When it comes to tile installation, moisture protection is a major concern. If the amount of moisture present in the subfloor exceeds what the bottom layer can withstand, then a moisture barrier is necessary. However, if the moisture level is within the capacity of the bottom layer, then it can do the job. There are several types of tile subfloor, all of which serve to even out the surface and create a layer that does not flex underfoot.

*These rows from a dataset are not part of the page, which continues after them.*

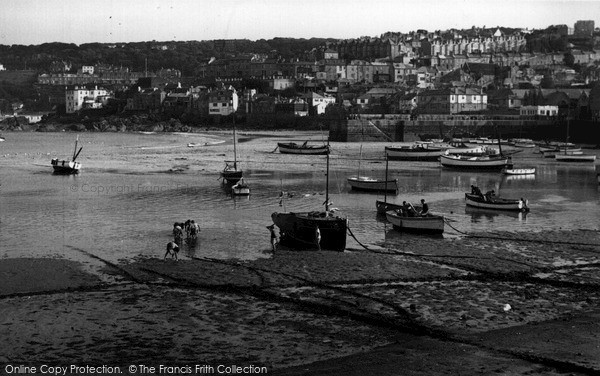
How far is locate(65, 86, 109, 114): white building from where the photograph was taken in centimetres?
17488

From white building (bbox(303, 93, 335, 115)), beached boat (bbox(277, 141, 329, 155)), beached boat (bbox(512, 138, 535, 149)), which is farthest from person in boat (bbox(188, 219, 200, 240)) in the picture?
white building (bbox(303, 93, 335, 115))

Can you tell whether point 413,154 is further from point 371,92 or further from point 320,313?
point 371,92

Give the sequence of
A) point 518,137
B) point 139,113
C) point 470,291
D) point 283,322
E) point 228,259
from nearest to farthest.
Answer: point 283,322, point 470,291, point 228,259, point 518,137, point 139,113

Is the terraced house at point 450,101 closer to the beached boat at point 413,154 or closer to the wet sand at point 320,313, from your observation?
the beached boat at point 413,154

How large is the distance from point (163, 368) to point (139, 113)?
147392 mm

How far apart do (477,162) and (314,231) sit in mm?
38544

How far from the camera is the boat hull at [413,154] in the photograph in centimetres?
7125

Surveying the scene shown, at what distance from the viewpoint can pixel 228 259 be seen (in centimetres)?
2439

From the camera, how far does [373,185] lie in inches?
1779

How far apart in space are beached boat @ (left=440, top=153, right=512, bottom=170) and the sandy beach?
3619cm

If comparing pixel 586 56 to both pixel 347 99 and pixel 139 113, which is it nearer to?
pixel 347 99

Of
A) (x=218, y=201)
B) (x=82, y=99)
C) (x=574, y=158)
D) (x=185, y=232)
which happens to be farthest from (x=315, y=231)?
(x=82, y=99)

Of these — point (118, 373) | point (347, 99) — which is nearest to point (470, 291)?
point (118, 373)

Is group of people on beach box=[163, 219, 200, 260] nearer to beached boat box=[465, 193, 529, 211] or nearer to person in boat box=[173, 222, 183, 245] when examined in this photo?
person in boat box=[173, 222, 183, 245]
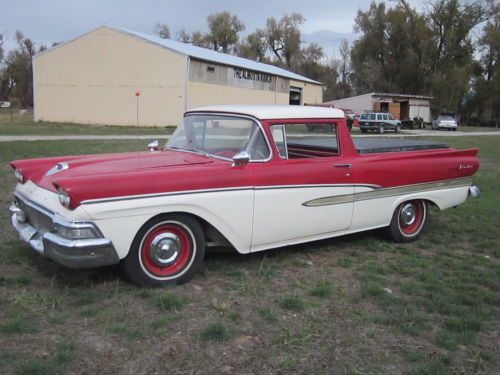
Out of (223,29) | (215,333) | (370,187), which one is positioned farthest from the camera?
(223,29)

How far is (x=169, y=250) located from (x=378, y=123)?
33.3m

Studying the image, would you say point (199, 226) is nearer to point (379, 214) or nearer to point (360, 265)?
point (360, 265)

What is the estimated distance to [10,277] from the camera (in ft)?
14.0

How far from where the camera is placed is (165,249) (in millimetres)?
4125

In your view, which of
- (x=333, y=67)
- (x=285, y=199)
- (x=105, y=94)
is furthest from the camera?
(x=333, y=67)

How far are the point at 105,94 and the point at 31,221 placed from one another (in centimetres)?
3142

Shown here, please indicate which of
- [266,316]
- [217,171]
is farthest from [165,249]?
[266,316]

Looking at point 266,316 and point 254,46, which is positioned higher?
point 254,46

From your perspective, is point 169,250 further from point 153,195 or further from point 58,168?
point 58,168

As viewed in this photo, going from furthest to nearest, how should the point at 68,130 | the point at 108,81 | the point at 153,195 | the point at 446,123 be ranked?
the point at 446,123 < the point at 108,81 < the point at 68,130 < the point at 153,195

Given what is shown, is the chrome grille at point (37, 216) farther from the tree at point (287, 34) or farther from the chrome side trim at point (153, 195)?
the tree at point (287, 34)

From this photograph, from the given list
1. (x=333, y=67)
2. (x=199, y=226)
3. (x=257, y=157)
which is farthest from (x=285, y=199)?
(x=333, y=67)

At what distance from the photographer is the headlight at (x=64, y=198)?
12.0ft

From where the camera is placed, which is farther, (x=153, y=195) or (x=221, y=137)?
(x=221, y=137)
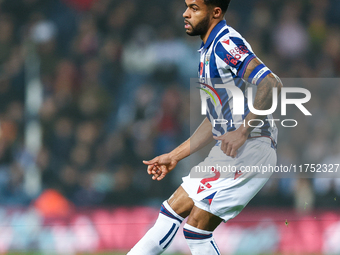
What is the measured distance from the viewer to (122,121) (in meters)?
6.60

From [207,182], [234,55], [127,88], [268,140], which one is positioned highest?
[234,55]

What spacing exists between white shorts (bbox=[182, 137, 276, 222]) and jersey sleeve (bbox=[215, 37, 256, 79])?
0.47m

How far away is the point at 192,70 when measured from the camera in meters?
6.73

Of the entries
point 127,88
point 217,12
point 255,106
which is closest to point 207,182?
point 255,106

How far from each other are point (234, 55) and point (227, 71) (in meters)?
0.14

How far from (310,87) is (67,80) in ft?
10.5

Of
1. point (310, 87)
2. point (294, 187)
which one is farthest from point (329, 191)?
point (310, 87)

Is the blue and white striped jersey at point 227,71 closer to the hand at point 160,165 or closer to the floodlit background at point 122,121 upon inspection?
the hand at point 160,165

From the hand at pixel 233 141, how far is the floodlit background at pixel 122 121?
2737mm

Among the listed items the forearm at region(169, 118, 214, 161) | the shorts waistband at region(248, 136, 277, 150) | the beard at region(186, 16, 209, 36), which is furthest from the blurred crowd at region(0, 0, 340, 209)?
the beard at region(186, 16, 209, 36)

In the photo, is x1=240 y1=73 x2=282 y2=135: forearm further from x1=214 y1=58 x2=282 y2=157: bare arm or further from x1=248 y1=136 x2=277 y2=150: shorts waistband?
x1=248 y1=136 x2=277 y2=150: shorts waistband

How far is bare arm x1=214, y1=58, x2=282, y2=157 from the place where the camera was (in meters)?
2.81

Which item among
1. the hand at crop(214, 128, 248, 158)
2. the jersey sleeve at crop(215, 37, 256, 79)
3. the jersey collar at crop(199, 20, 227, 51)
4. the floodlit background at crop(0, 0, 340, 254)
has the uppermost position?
the jersey collar at crop(199, 20, 227, 51)

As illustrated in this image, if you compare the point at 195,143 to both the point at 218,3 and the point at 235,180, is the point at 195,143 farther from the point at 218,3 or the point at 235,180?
the point at 218,3
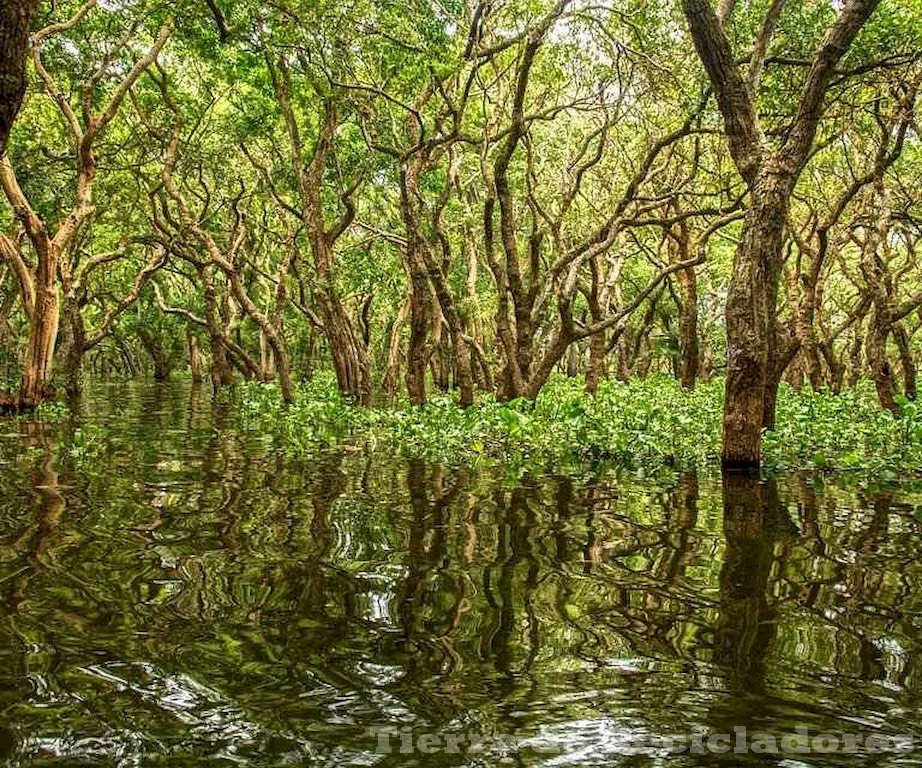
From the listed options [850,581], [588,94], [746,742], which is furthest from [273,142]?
[746,742]

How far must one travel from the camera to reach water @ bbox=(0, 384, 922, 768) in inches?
106

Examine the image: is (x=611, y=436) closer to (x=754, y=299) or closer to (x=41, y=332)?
(x=754, y=299)

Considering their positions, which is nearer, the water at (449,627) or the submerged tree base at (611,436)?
the water at (449,627)

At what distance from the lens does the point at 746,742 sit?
8.77 ft

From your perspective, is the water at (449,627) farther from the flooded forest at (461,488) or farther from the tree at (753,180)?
the tree at (753,180)

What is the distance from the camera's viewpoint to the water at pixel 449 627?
2689 millimetres

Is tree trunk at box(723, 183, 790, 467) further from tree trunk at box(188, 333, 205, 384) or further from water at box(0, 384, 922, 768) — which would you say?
tree trunk at box(188, 333, 205, 384)

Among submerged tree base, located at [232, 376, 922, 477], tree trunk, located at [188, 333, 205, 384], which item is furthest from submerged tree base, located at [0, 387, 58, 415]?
tree trunk, located at [188, 333, 205, 384]

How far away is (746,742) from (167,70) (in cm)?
2210

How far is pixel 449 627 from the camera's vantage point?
12.5 ft

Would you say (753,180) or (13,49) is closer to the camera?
(13,49)

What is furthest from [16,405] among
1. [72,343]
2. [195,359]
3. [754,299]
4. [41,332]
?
[195,359]

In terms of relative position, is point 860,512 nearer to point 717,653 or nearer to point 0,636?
point 717,653

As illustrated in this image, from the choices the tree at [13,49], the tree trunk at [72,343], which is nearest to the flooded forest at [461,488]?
the tree at [13,49]
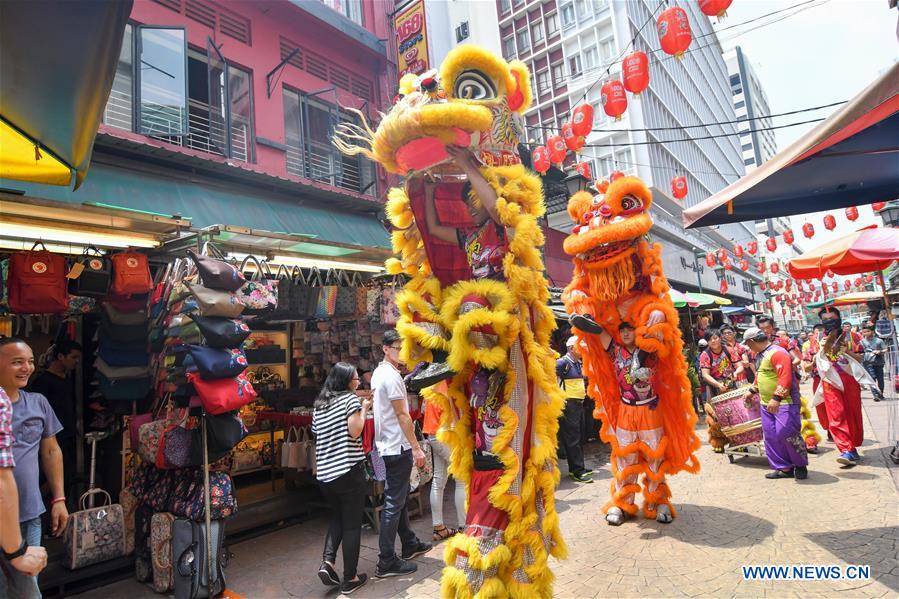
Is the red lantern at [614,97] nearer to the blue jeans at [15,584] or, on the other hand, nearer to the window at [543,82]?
the blue jeans at [15,584]

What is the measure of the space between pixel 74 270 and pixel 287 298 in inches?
87.1

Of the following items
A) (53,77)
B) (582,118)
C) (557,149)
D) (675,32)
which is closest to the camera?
(53,77)

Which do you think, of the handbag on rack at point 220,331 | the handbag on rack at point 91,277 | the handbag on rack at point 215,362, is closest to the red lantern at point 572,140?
the handbag on rack at point 220,331

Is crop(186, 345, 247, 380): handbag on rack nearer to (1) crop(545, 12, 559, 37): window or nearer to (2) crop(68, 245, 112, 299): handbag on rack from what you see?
(2) crop(68, 245, 112, 299): handbag on rack

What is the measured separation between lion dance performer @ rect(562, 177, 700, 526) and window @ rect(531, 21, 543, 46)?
28.9 m

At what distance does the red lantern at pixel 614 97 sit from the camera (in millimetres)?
7926

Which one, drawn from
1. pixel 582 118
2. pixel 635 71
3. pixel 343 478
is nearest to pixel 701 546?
pixel 343 478

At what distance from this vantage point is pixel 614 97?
316 inches

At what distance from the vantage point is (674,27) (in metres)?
5.84

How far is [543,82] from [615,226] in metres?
28.0

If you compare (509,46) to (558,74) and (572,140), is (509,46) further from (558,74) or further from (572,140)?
(572,140)

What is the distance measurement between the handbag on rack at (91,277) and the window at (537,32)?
30.2 meters

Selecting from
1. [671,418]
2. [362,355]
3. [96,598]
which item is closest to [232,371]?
[96,598]

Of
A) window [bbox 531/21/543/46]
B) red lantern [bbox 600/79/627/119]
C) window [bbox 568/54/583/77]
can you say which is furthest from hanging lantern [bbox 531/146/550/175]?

Without it, even a slight movement of the subfloor can cause grout lines to crumble and tiles to crack. If you have a 4.0 mm “floating” LVT tile floor (FreeFit) installed on a concrete floor (basement), you may need to stick it everywhere after the edges of some of the boards were not flat. Once the floor is installed, the vapor barrier underneath will not be damaged over time as it is not stepped on or exposed to other elements.When installing vinyl flooring over an existing subfloor, such as tile or linoleum, you can use a base coat for added cushioning and reduced sound. To install vinyl floors over wooden subfloors, you won't have to worry about a moisture barrier, but you may want a base layer for added cushioning or sound reduction.
Therefore, when trying to find the right barrier, it's important to talk to a sales representative or flooring professional, or review the manufacturer's guidelines for the floor.In conclusion, if your subfloor has excessive moisture levels, then you will need to use a moisture barrier for your tile installation. However, if the moisture level is within what the bottom layer can withstand, then you don't need one. Additionally, if you want an additional sound barrier or cushioning layer, you can use Tranquility Ultra and Tranquility LVT base layers.